| = Hardware Choices |
| |
| Like most databases, Cassandra throughput improves with more CPU cores, |
| more RAM, and faster disks. While Cassandra can be made to run on small |
| servers for testing or development environments (including Raspberry |
| Pis), a minimal production server requires at least 2 cores, and at |
| least 8GB of RAM. Typical production servers have 8 or more cores and at |
| least 32GB of RAM. |
| |
| == CPU |
| |
| Cassandra is highly concurrent, handling many simultaneous requests |
| (both read and write) using multiple threads running on as many CPU |
| cores as possible. The Cassandra write path tends to be heavily |
| optimized (writing to the commitlog and then inserting the data into the |
| memtable), so writes, in particular, tend to be CPU bound. Consequently, |
| adding additional CPU cores often increases throughput of both reads and |
| writes. |
| |
| == Memory |
| |
| Cassandra runs within a Java VM, which will pre-allocate a fixed size |
| heap (java's Xmx system parameter). In addition to the heap, Cassandra |
| will use significant amounts of RAM offheap for compression metadata, |
| bloom filters, row, key, and counter caches, and an in process page |
| cache.
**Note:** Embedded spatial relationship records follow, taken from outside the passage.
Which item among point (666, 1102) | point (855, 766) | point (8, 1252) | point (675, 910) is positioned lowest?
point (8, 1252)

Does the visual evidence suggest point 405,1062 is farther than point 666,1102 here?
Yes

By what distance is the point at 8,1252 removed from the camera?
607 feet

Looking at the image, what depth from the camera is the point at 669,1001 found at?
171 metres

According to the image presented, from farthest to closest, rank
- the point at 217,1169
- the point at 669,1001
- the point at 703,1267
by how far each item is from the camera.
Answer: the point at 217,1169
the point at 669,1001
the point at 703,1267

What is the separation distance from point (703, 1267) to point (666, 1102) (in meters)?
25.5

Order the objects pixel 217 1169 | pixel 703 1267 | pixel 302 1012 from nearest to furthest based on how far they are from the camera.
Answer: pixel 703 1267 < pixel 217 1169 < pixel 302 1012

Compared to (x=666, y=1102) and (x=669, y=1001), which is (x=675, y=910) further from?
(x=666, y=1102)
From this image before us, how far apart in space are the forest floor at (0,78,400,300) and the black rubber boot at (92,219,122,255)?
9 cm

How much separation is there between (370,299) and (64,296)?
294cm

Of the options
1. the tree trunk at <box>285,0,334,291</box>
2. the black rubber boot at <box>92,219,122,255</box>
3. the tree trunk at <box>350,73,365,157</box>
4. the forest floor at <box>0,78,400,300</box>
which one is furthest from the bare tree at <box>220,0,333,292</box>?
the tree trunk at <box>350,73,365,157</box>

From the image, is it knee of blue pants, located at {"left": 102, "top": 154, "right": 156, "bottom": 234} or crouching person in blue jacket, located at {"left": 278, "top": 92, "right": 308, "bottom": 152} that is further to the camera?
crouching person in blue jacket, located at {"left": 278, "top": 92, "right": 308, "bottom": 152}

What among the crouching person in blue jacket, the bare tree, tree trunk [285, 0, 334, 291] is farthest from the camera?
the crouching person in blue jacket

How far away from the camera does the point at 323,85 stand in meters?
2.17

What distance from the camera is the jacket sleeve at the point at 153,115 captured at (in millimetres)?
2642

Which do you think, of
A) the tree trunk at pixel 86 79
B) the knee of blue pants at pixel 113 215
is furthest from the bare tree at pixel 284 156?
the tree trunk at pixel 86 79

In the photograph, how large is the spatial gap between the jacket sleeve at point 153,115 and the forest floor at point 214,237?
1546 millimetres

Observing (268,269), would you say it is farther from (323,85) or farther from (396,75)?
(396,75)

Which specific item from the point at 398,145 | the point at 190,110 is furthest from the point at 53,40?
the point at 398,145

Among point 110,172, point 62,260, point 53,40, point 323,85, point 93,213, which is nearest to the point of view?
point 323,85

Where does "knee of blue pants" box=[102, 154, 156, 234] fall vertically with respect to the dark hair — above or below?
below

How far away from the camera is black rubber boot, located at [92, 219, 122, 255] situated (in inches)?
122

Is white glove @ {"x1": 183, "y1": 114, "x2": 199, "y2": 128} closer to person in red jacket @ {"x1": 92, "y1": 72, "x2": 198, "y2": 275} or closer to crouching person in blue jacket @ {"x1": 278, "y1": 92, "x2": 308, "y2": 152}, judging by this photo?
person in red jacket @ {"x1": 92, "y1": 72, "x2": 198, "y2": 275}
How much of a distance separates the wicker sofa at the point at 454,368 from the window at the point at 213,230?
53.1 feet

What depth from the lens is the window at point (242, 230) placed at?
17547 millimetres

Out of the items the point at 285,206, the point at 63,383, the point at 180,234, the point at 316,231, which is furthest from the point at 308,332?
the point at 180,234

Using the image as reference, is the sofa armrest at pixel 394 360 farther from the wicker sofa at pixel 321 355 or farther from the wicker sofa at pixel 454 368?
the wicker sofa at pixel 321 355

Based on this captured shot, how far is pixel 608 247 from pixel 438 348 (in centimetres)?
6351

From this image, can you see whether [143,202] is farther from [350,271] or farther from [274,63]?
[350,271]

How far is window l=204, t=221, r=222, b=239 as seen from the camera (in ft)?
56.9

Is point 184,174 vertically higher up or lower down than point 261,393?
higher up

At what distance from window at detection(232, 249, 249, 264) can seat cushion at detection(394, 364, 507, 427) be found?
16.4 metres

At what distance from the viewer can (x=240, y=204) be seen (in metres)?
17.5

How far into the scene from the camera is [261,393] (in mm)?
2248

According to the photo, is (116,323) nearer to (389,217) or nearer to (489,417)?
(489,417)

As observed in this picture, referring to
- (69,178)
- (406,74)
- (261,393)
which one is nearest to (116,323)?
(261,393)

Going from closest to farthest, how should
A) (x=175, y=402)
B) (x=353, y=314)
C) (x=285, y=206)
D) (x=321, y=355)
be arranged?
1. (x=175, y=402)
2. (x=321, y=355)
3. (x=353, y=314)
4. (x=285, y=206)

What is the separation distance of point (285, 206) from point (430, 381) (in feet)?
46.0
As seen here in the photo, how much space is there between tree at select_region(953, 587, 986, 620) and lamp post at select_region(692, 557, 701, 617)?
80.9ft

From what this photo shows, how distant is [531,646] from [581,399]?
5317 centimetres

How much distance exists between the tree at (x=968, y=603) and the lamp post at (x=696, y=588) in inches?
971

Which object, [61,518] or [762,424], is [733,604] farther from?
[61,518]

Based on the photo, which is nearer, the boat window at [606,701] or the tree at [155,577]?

Finally, Cassandra will take advantage of the operating system's |
| page cache, storing recently accessed portions files in RAM for rapid |
| re-use. |
| |
| For optimal performance, operators should benchmark and tune their |
| clusters based on their individual workload. However, basic guidelines |
| suggest: |
| |
| * ECC RAM should always be used, as Cassandra has few internal |
| safeguards to protect against bit level corruption |
| * The Cassandra heap should be no less than 2GB, and no more than 50% of |
| your system RAM |
| * Heaps smaller than 12GB should consider ParNew/ConcurrentMarkSweep |
| garbage collection |
| * Heaps larger than 12GB should consider either: |
| ** 16GB heap with 8-10GB of new gen, a survivor ratio of 4-6, and a maximum |
| tenuring threshold of 6 |
| ** G1GC |
| |
| == Disks |
| |
| Cassandra persists data to disk for two very different purposes. The |
| first is to the commitlog when a new write is made so that it can be |
| replayed after a crash or system shutdown. The second is to the data |
| directory when thresholds are exceeded and memtables are flushed to disk |
| as SSTables. |
| |
| Commitlogs receive every write made to a Cassandra node and have the |
| potential to block client operations, but they are only ever read on |
| node start-up. SSTable (data file) writes on the other hand occur |
| asynchronously, but are read to satisfy client look-ups. SSTables are |
| also periodically merged and rewritten in a process called compaction. |
| The data held in the commitlog directory is data that has not been |
| permanently saved to the SSTable data directories - it will be |
| periodically purged once it is flushed to the SSTable data files. |
| |
| Cassandra performs very well on both spinning hard drives and solid |
| state disks. In both cases, Cassandra's sorted immutable SSTables allow |
| for linear reads, few seeks, and few overwrites, maximizing throughput |
| for HDDs and lifespan of SSDs by avoiding write amplification. However, |
| when using spinning disks, it's important that the commitlog |
| (`commitlog_directory`) be on one physical disk (not simply a partition, |
| but a physical disk), and the data files (`data_file_directories`) be |
| set to a separate physical disk. By separating the commitlog from the |
| data directory, writes can benefit from sequential appends to the |
| commitlog without having to seek around the platter as reads request |
| data from various SSTables on disk. |
| |
| In most cases, Cassandra is designed to provide redundancy via multiple |
| independent, inexpensive servers. For this reason, using NFS or a SAN |
| for data directories is an antipattern and should typically be avoided. |
| Similarly, servers with multiple disks are often better served by using |
| RAID0 or JBOD than RAID1 or RAID5 - replication provided by Cassandra |
| obsoletes the need for replication at the disk layer, so it's typically |
| recommended that operators take advantage of the additional throughput |
| of RAID0 rather than protecting against failures with RAID1 or RAID5. |
| |
| == Common Cloud Choices |
| |
| Many large users of Cassandra run in various clouds, including AWS, |
| Azure, and GCE - Cassandra will happily run in any of these |
| environments. Users should choose similar hardware to what would be |
| needed in physical space. In EC2, popular options include: |
| |
| * i2 instances, which provide both a high RAM:CPU ratio and local |
| ephemeral SSDs |
| * i3 instances with NVMe disks |
| ** EBS works okay if you want easy backups and replacements |
| * m4.2xlarge / c4.4xlarge instances, which provide modern CPUs, enhanced |
| networking and work well with EBS GP2 (SSD) storage |
| |
| Generally, disk and network performance increases with instance size and |
| generation, so newer generations of instances and larger instance types |
| within each family often perform better than their smaller or older |
| alternatives. |